## What is needed
In the entries below, filter for the word "none" and copy every matching line.
----
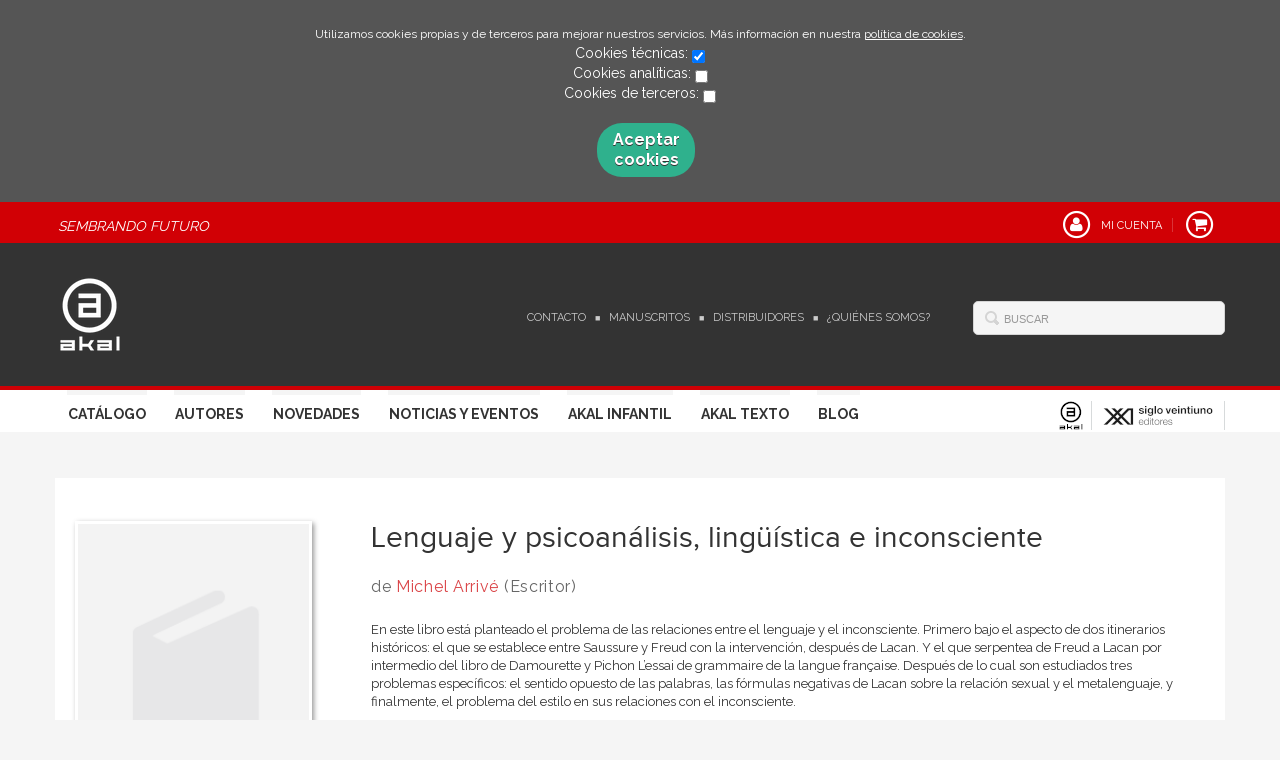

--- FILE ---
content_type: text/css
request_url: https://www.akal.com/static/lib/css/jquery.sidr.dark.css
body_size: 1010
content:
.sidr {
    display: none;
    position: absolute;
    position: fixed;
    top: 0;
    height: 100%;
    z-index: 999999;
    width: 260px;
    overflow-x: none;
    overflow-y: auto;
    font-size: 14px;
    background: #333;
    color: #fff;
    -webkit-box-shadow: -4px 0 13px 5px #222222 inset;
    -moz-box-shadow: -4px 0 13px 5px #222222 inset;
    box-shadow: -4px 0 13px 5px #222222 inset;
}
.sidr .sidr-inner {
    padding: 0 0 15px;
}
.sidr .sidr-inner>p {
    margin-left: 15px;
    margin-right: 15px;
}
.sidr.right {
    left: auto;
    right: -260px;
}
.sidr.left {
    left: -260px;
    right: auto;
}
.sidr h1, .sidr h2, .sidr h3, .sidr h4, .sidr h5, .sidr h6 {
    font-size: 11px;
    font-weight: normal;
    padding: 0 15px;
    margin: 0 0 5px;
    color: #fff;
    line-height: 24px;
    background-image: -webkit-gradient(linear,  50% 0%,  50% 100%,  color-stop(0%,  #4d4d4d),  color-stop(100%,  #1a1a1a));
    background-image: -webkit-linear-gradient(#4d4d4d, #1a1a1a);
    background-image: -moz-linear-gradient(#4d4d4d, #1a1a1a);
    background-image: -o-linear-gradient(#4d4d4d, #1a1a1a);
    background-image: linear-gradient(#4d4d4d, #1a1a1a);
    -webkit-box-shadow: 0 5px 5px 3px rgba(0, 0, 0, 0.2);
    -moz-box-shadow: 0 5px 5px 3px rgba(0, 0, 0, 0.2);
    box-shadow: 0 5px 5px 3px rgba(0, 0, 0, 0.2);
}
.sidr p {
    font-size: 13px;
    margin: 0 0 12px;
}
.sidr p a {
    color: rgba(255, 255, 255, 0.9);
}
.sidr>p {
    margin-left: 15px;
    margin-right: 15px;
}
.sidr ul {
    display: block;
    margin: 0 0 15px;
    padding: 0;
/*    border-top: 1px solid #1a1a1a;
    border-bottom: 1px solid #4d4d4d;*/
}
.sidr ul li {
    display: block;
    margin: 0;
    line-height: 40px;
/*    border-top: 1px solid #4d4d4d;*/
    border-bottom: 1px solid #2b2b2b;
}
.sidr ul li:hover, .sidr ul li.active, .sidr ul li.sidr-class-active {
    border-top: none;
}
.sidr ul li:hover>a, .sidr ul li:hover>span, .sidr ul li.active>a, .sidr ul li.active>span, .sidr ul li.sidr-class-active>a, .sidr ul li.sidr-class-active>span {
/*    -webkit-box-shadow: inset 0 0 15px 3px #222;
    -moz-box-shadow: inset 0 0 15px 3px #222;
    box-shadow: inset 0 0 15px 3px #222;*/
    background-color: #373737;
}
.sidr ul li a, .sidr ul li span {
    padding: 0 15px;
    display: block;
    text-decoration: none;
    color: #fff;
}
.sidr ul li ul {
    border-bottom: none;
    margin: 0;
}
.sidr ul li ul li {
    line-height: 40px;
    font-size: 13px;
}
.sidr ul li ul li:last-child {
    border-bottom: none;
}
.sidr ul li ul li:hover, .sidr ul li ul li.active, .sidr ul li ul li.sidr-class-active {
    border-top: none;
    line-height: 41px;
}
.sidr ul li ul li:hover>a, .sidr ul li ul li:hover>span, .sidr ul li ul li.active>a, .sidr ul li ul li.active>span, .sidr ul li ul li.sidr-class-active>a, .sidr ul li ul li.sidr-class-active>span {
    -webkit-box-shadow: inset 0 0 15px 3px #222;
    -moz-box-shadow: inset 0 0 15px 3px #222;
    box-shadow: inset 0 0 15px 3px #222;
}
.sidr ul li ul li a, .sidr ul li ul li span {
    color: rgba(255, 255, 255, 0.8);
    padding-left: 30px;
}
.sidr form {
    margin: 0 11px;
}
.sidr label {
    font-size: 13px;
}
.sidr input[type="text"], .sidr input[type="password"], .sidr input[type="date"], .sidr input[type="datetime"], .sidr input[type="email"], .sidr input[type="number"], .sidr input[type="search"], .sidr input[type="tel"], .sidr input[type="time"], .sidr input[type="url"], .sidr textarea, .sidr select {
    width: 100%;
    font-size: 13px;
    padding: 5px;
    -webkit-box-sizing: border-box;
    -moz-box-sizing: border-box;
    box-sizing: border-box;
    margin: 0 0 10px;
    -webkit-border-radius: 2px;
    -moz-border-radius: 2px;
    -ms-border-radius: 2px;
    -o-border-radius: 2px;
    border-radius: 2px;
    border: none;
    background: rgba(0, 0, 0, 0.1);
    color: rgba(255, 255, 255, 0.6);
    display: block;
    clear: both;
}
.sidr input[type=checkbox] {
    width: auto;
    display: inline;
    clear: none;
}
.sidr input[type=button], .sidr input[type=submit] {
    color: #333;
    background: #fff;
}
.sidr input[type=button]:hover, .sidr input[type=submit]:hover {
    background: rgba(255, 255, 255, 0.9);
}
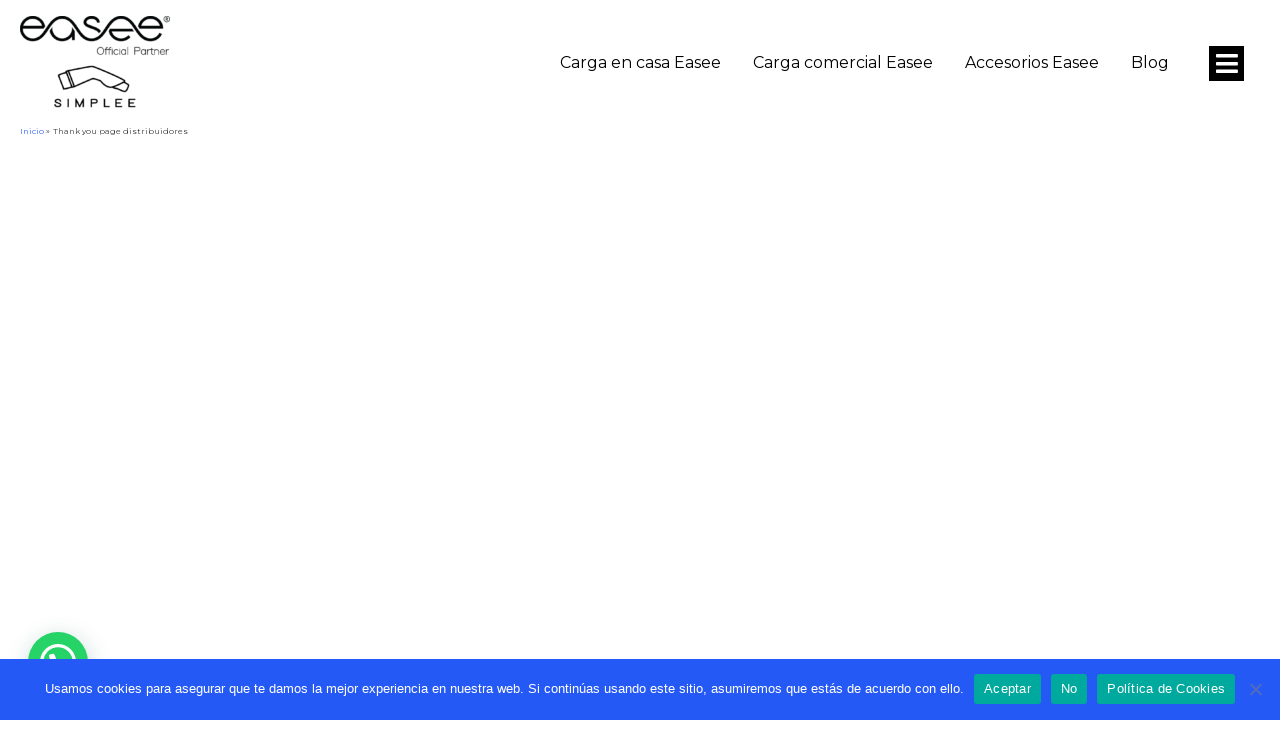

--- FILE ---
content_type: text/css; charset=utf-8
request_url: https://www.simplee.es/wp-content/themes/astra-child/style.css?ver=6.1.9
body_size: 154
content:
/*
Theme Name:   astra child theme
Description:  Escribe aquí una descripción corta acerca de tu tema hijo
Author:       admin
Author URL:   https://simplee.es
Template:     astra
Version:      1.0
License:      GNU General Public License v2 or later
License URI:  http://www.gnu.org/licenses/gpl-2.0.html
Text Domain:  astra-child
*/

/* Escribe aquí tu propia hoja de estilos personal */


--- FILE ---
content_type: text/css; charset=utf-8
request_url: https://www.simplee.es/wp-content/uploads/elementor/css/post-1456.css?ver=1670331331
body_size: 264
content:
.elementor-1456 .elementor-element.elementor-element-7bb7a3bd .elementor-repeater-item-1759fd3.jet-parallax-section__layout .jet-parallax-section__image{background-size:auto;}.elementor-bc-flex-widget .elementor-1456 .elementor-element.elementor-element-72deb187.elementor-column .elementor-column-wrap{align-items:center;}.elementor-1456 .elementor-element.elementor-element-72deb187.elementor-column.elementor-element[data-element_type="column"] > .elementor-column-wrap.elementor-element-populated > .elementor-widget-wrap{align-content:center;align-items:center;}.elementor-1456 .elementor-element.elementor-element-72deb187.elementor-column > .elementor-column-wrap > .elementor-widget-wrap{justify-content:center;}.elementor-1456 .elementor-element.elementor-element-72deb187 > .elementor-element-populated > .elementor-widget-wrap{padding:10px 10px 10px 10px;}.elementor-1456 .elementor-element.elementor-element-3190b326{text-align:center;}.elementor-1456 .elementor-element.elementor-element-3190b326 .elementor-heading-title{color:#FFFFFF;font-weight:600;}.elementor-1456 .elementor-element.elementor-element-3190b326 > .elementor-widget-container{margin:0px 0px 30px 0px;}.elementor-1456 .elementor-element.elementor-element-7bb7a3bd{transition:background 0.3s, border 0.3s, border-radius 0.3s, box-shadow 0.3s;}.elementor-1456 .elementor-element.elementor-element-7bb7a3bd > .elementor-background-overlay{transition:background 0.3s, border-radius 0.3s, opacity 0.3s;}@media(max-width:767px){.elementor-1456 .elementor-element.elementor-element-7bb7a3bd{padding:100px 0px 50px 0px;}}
----
## Answer to this task
    display: none;
    overflow-x: none;
    border-top: none;
    text-decoration: none;
    border-bottom: none;
    border-bottom: none;
    border-top: none;
    border: none;
    clear: none;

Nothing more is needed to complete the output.